MILD: Mediator Agent System with Bidirectional Perception and Multi-Layered Alignment for Human-Vehicle Collaboration
Jiyao Wang, Yunbiao Wang, Yubo Jiao, Xiao Yang, Dengbo He, Sasan Jafarnejad, Luis Miranda-Moreno, Raphael Frank, Jiangbo Yu
Why It Matters
What makes this one worth your time
This research addresses critical challenges in human-vehicle collaboration, potentially improving safety and user experience in partially automated driving systems.
MILD transforms human-vehicle interaction by making drivers active managers through advanced perception and strategy alignment.
Summary
The paper introduces the Mediator-in-the-Loop-Driving (MILD) system, which enhances human-vehicle collaboration by integrating a perception agent and a strategy agent that generates explainable action suggestions, while ensuring alignment with safety regulations and human values through Evidence- and Constraint-weighted Policy Optimization (ECPO).
Key contributions
- Development of the MILD system architecture for enhanced human-vehicle collaboration.

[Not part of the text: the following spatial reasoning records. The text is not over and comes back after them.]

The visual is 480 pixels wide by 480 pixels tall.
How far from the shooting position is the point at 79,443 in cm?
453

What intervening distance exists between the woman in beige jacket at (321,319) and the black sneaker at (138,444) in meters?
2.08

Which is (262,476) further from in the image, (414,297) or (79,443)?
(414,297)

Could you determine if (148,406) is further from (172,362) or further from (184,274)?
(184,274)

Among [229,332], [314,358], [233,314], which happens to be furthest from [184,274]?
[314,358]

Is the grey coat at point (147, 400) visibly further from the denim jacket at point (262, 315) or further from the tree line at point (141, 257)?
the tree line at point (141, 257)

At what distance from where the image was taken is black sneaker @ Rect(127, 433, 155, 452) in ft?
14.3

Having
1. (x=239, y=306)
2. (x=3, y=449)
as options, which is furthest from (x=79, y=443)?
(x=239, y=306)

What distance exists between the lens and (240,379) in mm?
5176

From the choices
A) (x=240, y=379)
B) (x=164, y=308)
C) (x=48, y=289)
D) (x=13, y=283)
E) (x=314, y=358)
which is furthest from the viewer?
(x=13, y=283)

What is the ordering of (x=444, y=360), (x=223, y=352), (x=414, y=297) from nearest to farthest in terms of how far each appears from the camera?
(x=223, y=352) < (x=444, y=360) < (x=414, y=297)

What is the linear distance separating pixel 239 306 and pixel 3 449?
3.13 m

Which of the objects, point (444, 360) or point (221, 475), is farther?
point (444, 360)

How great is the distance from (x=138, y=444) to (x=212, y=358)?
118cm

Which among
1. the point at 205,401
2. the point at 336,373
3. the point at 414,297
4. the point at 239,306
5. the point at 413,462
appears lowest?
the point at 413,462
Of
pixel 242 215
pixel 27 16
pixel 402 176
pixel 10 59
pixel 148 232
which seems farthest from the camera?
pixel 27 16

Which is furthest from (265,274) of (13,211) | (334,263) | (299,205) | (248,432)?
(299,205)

- Introduction of ECPO for aligning agent strategies with safety and human values.
- Demonstration of improved performance in perception accuracy and strategy quality through field experiments.
Notable insights
- The integration of a perception agent for both in-cabin and out-of-cabin understanding is a novel approach to enhance situational awareness.
- The use of Evidence- and Constraint-weighted Policy Optimization (ECPO) to align agent behavior with human values and safety regulations is a significant methodological advancement.
Possible limitations
- Potential challenges in real-time implementation and scalability of the proposed system in diverse driving environments.

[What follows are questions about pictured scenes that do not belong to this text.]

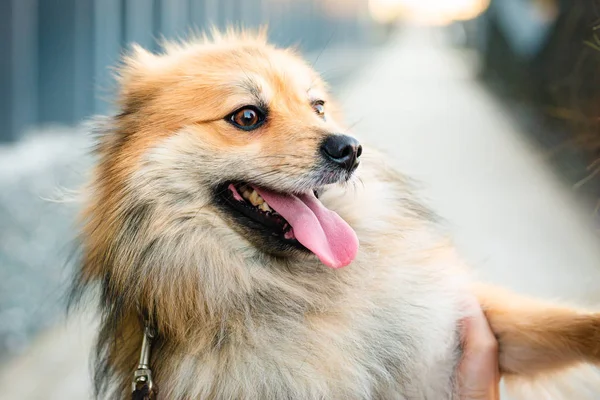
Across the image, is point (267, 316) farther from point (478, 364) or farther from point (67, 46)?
point (67, 46)

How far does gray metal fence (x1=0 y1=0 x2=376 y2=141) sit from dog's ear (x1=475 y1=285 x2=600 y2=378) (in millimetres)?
1300

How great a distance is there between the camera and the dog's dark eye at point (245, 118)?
75.9 inches

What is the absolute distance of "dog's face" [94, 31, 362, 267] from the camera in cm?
181

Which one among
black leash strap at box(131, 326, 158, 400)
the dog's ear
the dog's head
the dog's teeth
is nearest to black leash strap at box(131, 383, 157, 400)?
black leash strap at box(131, 326, 158, 400)

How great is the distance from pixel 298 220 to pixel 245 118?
0.39 metres

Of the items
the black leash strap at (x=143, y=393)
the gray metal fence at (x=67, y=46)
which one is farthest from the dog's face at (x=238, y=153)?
the gray metal fence at (x=67, y=46)

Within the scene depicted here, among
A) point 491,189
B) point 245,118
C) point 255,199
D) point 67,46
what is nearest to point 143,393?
point 255,199

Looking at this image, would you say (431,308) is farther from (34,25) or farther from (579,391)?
(34,25)

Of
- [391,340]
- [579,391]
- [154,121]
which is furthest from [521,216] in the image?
[154,121]

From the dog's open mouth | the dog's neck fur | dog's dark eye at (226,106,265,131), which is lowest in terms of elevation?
the dog's neck fur

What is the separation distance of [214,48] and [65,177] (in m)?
1.78

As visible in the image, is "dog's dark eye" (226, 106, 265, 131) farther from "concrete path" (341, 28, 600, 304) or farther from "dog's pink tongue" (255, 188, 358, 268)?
"concrete path" (341, 28, 600, 304)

- Not stated in the abstract.
Abstract
arXiv:2605.01507v1 Announce Type: new Abstract: Prior studies report that partial driving automation can increase the cognitive demands on human drivers. This effect largely arises from human drivers' lack of transparent insight into the vehicle's intentions and decision logic, as well as from automated systems' limited awareness of the driver's dynamic state and preferences. This bidirectional misalignment undermines shared situational awareness and exacerbates coordination failures in human-vehicle interaction. To address these limitations, we argue for a paradigm shift that elevates the human role from passive supervisor to active manager. We introduce the Mediator-in-the-Loop-Driving (MILD) system, based on an agentic system architecture to facilitate synergistic human-vehicle collaboration. MILD integrates a perception agent for joint in-cabin and out-of-cabin understanding with a lightweight strategy agent that generates compliant and explainable action suggestions. To ensure these strategies are strictly aligned with safety regulations and human values, we develop Evidence- and Constraint-weighted Policy Optimization (ECPO). ECPO leverages automatic validators to steer the agent toward behaviors that are not only accurate but also structurally complete, substantiated by evidence, and free from constraint violations. Furthermore, a retrieval-augmented generation module dynamically incorporates constraints from traffic regulations, speed recommendations, and driver preferences into the decision loop. Field experiments across three open datasets demonstrate that MILD consistently outperforms baselines in both perception accuracy and strategy quality under auditable offline metrics, and yields higher human-rated policy adequacy, comfort, and explanation than baselines. This work offers a practical pathway for building auditable and aligned agents for human-vehicle collaborative driving.